Crawled caption data
────────

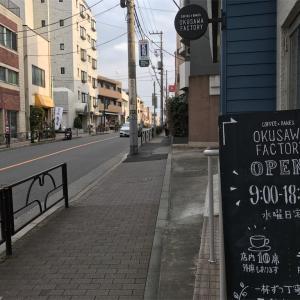東京・奥沢 「OKUSAWA FACTRY」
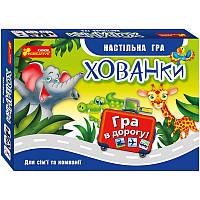 """Настольная карточная игра """"Прятки"""" (У) 19120062"""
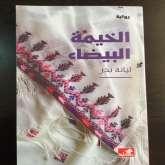 """قراءة في رواية """"الخيمة البيضاء"""" بقلم:المحامي حسن عبادي"""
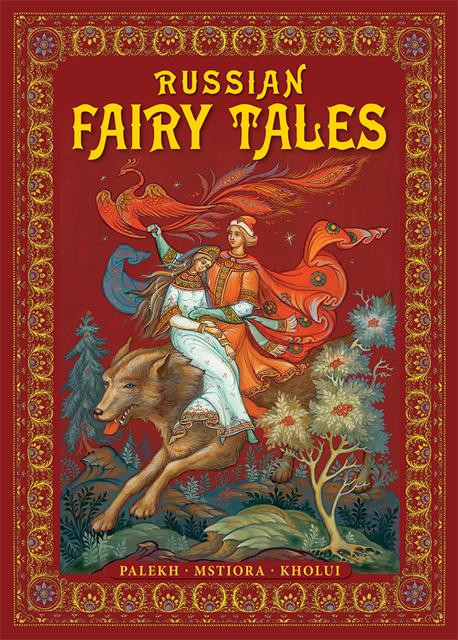 On russian fairy tales go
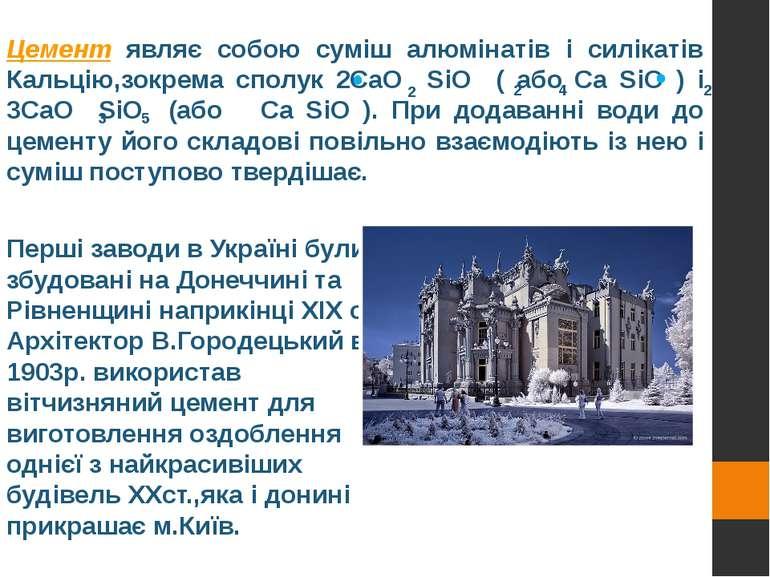 Перші заводи в Україні були збудовані на Донеччині та Рівненщині наприкінці Х...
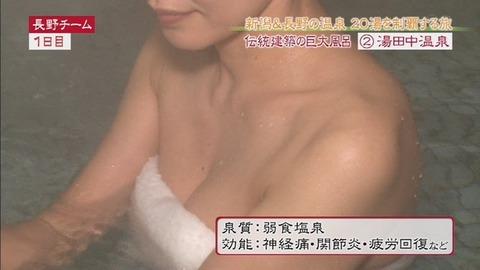 入浴中のさとう珠緒が乳強調しすぎでワロタwwwwwww★さとう珠緒エロ画像・7枚目の画像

────────

TASK DESCRIPTION: Please transcribe, word for word, every line from the one containing "On russian fairy tales go" through the last line of the records, both included, and leave the pictures out.

OUTPUT BELOW:
 On russian fairy tales go
 Перші заводи в Україні були збудовані на Донеччині та Рівненщині наприкінці Х...
 入浴中のさとう珠緒が乳強調しすぎでワロタwwwwwww★さとう珠緒エロ画像・7枚目の画像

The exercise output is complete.